» READING PASSAGE:
Talk to any farmer who is focused on delivering results or dependent on getting a return and they will tell you that if you get the management right in early spring, it will set you up for the year.

Whether this is a newborn lamb, a 60kg suckler calf or a freshly calved milking cow, get a good head start and you can make life a lot easier for yourself and your animal for the rest of the year. If we don’t get the basics right early in life for newborns, or early in lactation of cows, all the vaccines, antibiotics or natural remedies in the world won’t fix the problem.

Colostrum

In this week’s Focus, the Journal Vet makes a special plea to farmers to feed calves colostrum, explaining why you need to get the best biestings into newborn calves and lambs and the basics of selecting the best colostrum. Colostrum is not some fancy new product you’ve never heard about, but the basic silver bullet that sometimes requires effort to get into the calf or lamb, especially after a difficult birth.

» COLLECTED DATA:
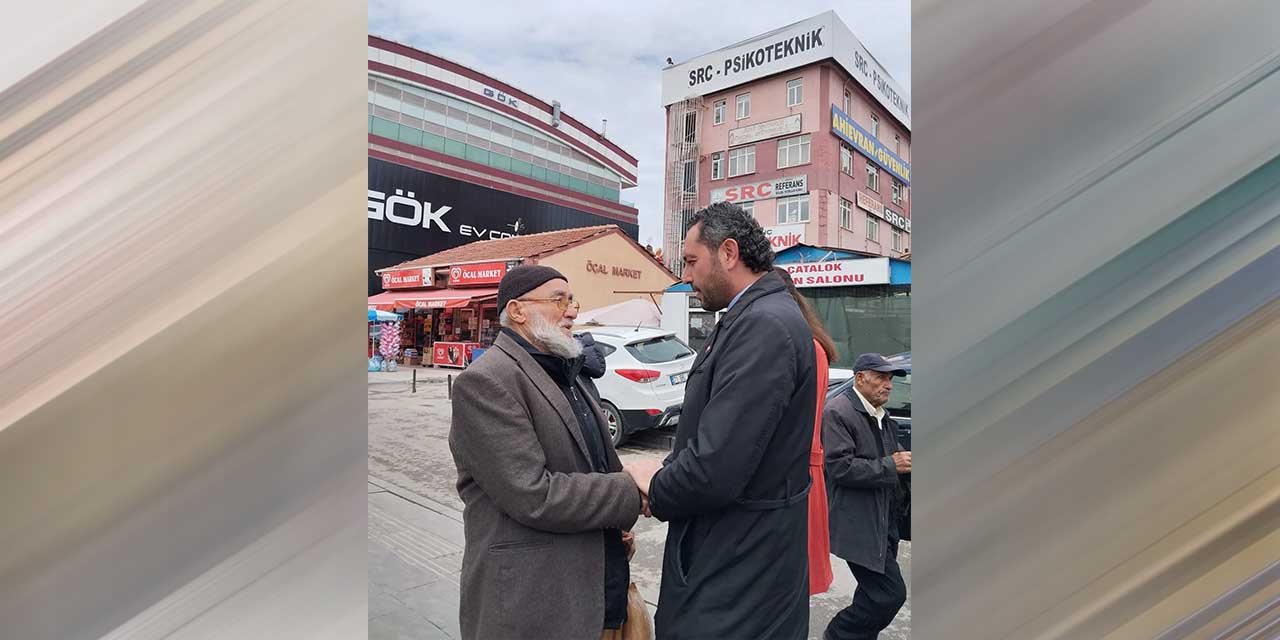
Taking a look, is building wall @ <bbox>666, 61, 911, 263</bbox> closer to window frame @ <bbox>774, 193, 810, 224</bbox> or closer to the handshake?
window frame @ <bbox>774, 193, 810, 224</bbox>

» TASK DETAILS: Please continue the article on early-spring livestock care and colostrum from the point where it stops. You can set the material aside.

» REPLY TO THE TASK:
Aidan Brennan and Finola McCoy discuss the national trend in milk quality and what dairy farmers can do now in early lactation to set cows up for a good 2020. The progress has been exceptional, but there are new challenges coming around the corner. If milking cow antibiotics are not available and with limits on dry cow antibiotics on the horizon, dairy farmers need to get a tighter handle on individual somatic cell count or it could have serious consequences for the future.

As tired as most farmers may be at the peak of the calving and lambing season, it’s fair to say the effort put in now towards animal health will pay big dividends for the rest of the year, if you can stick to the plan.